- Hart
- Coordinates: 33°45′23″S 138°26′20″E﻿ / ﻿33.75639°S 138.43889°E
- Country: Australia
- State: South Australia
- LGA: Wakefield Regional Council;
- Location: 8 km (5.0 mi) south of Brinkworth; 11 km (6.8 mi) north of Blyth; 20 km (12 mi) northwest of Clare; 24 km (15 mi) east of Snowtown; 146 km (91 mi) north of Adelaide;

Government
- • State electorate: Electoral district of Frome;
- • Federal division: Division of Grey;
- Elevation: 182 m (597 ft)

Population
- • Total: 45 (2016 census)
- Postcode: 5464
Localities around Hart
|  | Brinkworth, Rochester | Marola, Anama |
| Condowie | Hart | Bungaree |
|  | Blyth | Benbournie |

= Hart, South Australia =

Hart is a locality in the Mid North region of South Australia. The boundaries were formalised in January 2000 for the long established name for the area. There was a railway siding at Hart on the Gladstone railway line. The major industry in the area is cereal crop growing.

==Name==
The Hundred of Hart (part of the cadastral system in South Australia) was proclaimed in 1864 and named after Captain John Hart, a member of the colony's parliament and the Treasurer at the time (and later Premier).

==Geography==
The Hundred of Hart lies on the plains and western slope of the Yackamoorundie Range (known as the Middle Range at the time the Hundred was proclaimed). The eastern boundary of the Hundred is about 11+1/4 mi along the crest of the range, mostly above 400 m altitude, running roughly north–south. The southern boundary is part of the northern boundary of the Hundred of Blyth. The northern and western boundaries were arbitrary straight lines running true west and true south. The northern boundary is about 8+1/2 mi long. The western boundary is now mostly followed by a road, which includes the main street of Brinkworth and is below 200 m altitude. The current Bounded Locality of Hart occupies almost the southern half of the Hundred.

There was a Government Town named Anama surveyed in 1865, which was not fully developed, and officially ceased to exist in 1924. It was named for a local property owned by George Charles Hawker, near what is now the boundary of Hart and Rochester, both in the Hundred of Hart. The railway station may have been named for this Government Town on some maps, rather than for the Hundred district it was in.

==School and church==
Hart previously had a school which operated from 1895 to 1922. One of the notable former pupils was Sir Lyell McEwin, who had been born in the area. The residents of the district had been petitioning the government to provide a school, however they eventually erected a stone building to serve as a community hall, for uses including a public school and religious worship.

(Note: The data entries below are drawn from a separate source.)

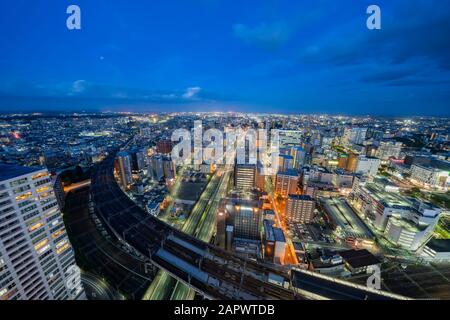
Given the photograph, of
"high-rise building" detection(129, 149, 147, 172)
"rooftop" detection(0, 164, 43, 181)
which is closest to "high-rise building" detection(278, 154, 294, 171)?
"high-rise building" detection(129, 149, 147, 172)

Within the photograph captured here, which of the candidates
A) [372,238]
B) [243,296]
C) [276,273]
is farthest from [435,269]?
[243,296]

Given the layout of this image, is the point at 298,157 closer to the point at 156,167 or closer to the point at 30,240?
the point at 156,167

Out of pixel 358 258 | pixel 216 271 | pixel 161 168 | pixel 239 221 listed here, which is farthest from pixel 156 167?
pixel 358 258

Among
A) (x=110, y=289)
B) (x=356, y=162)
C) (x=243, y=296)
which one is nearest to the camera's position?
(x=243, y=296)

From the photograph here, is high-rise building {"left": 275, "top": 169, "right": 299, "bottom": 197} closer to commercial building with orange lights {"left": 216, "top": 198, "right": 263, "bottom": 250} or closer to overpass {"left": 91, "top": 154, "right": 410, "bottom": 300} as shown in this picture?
commercial building with orange lights {"left": 216, "top": 198, "right": 263, "bottom": 250}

The Annie McEwin Snow Presbyterian Memorial Church opened in 1923. It was named in honour of Alexander Lyell McEwin Snr's daughter who had died after a brief illness, aged only 30. Construction was funded by him and her father-in-law. It stands adjacent to the Hart hall which had also been the school. It closed in 1976 and is now a private residence.

==Hart Field Site==
Hart Field Site is a 40 ha agronomic field trial site where broadacre crops and cropping techniques are tested. The site is owned by the Hart Field-Site Group, established as a committee in 1982. The group bought this permanent site in 2000 with the financial support of Wakefield Regional Council, the group having previously used privately owned land near the current site.